With ActiveX, you have two things going on: pure COM objects and then ActiveX objects proper. COM is kind of like Mono/.NET without Windows.Forms, and ActiveX is like Windows.Forms. In fact, ActiveX support under .NET is integrated into Windows.Forms. COM is simple enough and clean enough that you could really have COM across platform. ActiveX tries mightily to hide it, but it really has the Windows handle and API behind it, and is the thing that ties you down to Windows.
Now Windows.Forms does have a clean, generic GUI API that could be ported to other systems, but on the other hand, it exposes both Window handle and displace context (DC). Not only that, all of the Longhorn revelations suggests that Microsoft plans to ditch Windows.Forms and move to something else.

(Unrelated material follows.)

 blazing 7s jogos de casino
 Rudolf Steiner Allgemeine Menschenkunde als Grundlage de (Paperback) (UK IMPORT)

Leaving out all the worries about patents and Microsoft behavior and all that, for Mono to succeed, it has to do more than just the COM part to .NET, it has to do an ActiveX-like part as well. As a Windows-constrained person, I see Windows.Forms as a waste of time because 1) ActiveX not only works with .NET quite well but it works with the legacy Windows stuff (VB 6 and all the sundry Web pages and scripting languages), and 2) it looks like Windows.Forms is going to be superceded by something else.
Windows.Forms components are only a little bit easier to use than ActiveX, and they are sure a heck of a lot easier to develop than ActiveX (don't get me started about IDispatch, QueryInterface, Automation data types, IDL, and type-library generation and maintenance). But for all its warts, ActiveX generated a whole lot of buzz. Matlab is cross platform, but the Windows version supports it. Data Translation supplies A/D card controller widgets in it. Eclipse Java-SWT supports it (again, only on Windows). Where's the buzz with Windows.Forms? Is Matlab rushing to come out with a version to host Windows.Forms widgets? Is Data Translation coming out with .NET native widgets for their A/D cards? Eclipse-SWT already supports Windows so it doesn't need to host Windows.Forms.

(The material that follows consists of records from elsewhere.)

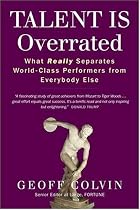Talent is Overrated: What Really Separates World-Class Performers from Everybody Else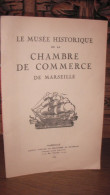 MUSEE HISTORIQUE / CHAMBRE DE COMMERCE / MARSEILLE / 1934 - Provence - Alpes-du-Sud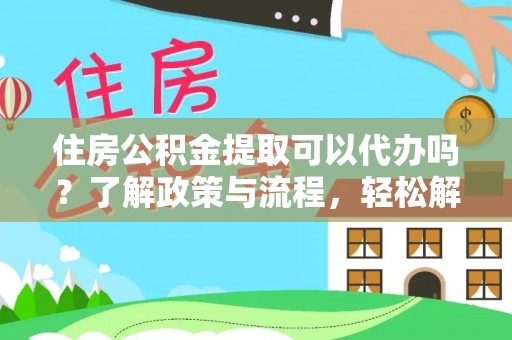呼玛住房公积金提取可以代办吗？了解政策与流程，轻松解决疑问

If I as a Windows developer think Windows.Forms is a waste of time (no future to putting a lot of work porting and polishing a GUI component library into Windows.Forms), perhaps Mono should invent its own GUI framework and try to beat MS to the punch regarding whatever MS has up its sleeve.
Windows.Forms does not have this big mass of reusable component software or people falling over themselves to make containers to host it, and I don't think it ever will -- it looks like a bride until Microsoft makes up its mind. If I could pick a direction, I would suggest cloning the Eclipse SWT API, and teaming up with the Eclipse people to agree on extension.
the DotGNU implementation of SWF is not "hacked". They just decided to write it on top of Xlib on non-windows platforms instead of going the mono route with wine being a dependency.
.NET binaries that rely on SWF on dotgnu in the near future, but you will be able to run DotGNU binaries using SWF on windows. Hopefully they'll get some theme support going so it looks native.
No, you won't be able to run
Two lies above:
* There were never any Windows.Forms cooperation plans. Each group has chosen a different implementation path.
* We never pulled Windows.Forms out of Mono, we continue to develop it.
Your conspiracy theory on the marketability of Gtk# is pure nonsense. We develop Gtk# to build Gnome applications, we have no choice if we want to leverage all the platform code available.
We develop Windows.Forms and other APIs to remain compatible with code that people develop on Windows, and move it to Linux. As simple as that: Mono is not only a great platform to create *new* software with Unix-isms, it is also a platform to enable the growth of Linux by bringing the Windows people over.